EXERCISE REQUIREMENTS: Find each line in the data below that contains the word "plotted", and copy those lines out in full.

——————

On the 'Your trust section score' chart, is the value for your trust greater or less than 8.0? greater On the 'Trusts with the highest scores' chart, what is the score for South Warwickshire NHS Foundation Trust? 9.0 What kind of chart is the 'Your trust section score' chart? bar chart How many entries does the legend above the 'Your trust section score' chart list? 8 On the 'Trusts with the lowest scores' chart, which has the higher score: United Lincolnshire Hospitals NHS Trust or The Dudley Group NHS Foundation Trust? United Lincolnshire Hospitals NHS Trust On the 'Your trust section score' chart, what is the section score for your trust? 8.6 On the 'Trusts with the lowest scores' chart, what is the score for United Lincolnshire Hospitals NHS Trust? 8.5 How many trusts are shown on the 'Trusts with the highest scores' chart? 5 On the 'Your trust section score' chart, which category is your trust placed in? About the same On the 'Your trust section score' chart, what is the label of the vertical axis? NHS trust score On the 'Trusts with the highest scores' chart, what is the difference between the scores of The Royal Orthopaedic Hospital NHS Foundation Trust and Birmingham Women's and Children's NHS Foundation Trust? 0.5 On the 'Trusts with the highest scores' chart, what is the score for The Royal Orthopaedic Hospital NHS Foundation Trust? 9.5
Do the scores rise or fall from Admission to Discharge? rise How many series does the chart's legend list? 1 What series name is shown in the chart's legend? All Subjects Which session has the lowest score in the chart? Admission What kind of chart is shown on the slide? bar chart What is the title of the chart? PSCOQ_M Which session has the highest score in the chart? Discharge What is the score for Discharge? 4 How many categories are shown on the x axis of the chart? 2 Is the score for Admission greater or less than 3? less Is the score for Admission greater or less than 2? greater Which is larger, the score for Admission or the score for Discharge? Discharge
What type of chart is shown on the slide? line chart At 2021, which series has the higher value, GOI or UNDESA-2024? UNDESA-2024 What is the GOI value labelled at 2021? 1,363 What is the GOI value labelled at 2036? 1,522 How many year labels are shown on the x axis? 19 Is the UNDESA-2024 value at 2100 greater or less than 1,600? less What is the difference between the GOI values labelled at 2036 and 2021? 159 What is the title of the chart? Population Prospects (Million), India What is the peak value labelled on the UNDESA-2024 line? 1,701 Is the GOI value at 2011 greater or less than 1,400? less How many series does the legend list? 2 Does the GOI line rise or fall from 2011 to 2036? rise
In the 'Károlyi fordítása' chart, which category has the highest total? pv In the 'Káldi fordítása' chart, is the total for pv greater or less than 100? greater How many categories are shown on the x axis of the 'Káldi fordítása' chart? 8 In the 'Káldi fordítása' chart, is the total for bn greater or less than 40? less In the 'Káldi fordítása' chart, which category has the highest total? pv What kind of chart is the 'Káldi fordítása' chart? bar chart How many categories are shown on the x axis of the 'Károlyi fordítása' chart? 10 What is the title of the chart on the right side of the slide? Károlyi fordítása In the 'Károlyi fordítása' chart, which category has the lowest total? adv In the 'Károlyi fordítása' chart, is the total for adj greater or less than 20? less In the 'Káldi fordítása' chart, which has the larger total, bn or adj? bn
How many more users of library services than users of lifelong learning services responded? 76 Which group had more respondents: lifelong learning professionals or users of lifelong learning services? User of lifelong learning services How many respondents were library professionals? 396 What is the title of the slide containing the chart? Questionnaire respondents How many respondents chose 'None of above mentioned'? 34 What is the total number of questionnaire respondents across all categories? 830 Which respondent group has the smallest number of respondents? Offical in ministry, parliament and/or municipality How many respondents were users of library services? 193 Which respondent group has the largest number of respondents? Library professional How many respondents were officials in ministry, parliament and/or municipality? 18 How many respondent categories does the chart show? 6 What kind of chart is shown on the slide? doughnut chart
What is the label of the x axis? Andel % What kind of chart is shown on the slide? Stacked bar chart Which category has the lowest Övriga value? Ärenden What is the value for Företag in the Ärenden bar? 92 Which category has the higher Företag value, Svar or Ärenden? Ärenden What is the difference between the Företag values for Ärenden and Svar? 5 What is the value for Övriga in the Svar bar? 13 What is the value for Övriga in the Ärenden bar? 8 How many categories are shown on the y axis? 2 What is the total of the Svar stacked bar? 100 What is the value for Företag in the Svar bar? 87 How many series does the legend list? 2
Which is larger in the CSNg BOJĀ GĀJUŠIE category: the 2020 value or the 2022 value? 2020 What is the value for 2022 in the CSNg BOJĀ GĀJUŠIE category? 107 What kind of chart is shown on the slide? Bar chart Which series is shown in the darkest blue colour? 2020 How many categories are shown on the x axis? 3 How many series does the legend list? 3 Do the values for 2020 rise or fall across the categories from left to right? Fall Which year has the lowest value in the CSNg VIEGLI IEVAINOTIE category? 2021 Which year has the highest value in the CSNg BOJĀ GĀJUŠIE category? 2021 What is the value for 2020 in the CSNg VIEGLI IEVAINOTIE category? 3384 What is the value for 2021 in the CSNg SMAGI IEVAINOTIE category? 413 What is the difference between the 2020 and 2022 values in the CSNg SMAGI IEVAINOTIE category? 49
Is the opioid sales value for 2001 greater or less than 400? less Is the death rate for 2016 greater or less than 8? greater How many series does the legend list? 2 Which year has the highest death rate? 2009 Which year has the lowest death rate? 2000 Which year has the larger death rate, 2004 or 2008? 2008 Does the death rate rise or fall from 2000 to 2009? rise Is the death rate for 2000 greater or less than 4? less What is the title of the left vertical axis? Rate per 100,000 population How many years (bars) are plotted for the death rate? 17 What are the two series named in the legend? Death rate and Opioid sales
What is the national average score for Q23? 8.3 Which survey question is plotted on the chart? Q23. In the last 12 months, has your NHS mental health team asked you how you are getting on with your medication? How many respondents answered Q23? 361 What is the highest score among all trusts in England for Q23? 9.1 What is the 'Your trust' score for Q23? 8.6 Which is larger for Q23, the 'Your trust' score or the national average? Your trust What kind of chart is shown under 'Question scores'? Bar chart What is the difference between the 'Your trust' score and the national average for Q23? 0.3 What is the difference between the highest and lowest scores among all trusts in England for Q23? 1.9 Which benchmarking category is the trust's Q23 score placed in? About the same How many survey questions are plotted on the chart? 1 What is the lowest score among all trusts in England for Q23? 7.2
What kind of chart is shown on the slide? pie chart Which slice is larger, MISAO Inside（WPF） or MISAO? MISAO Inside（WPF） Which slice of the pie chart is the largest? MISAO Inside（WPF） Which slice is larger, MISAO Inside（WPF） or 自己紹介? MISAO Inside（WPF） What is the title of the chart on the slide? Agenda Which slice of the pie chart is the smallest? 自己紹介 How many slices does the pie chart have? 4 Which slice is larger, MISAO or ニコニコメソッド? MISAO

——————

TASK RESULT:
Is the opioid sales value for 2001 greater or less than 400? less Is the death rate for 2016 greater or less than 8? greater How many series does the legend list? 2 Which year has the highest death rate? 2009 Which year has the lowest death rate? 2000 Which year has the larger death rate, 2004 or 2008? 2008 Does the death rate rise or fall from 2000 to 2009? rise Is the death rate for 2000 greater or less than 4? less What is the title of the left vertical axis? Rate per 100,000 population How many years (bars) are plotted for the death rate? 17 What are the two series named in the legend? Death rate and Opioid sales
What is the national average score for Q23? 8.3 Which survey question is plotted on the chart? Q23. In the last 12 months, has your NHS mental health team asked you how you are getting on with your medication? How many respondents answered Q23? 361 What is the highest score among all trusts in England for Q23? 9.1 What is the 'Your trust' score for Q23? 8.6 Which is larger for Q23, the 'Your trust' score or the national average? Your trust What kind of chart is shown under 'Question scores'? Bar chart What is the difference between the 'Your trust' score and the national average for Q23? 0.3 What is the difference between the highest and lowest scores among all trusts in England for Q23? 1.9 Which benchmarking category is the trust's Q23 score placed in? About the same How many survey questions are plotted on the chart? 1 What is the lowest score among all trusts in England for Q23? 7.2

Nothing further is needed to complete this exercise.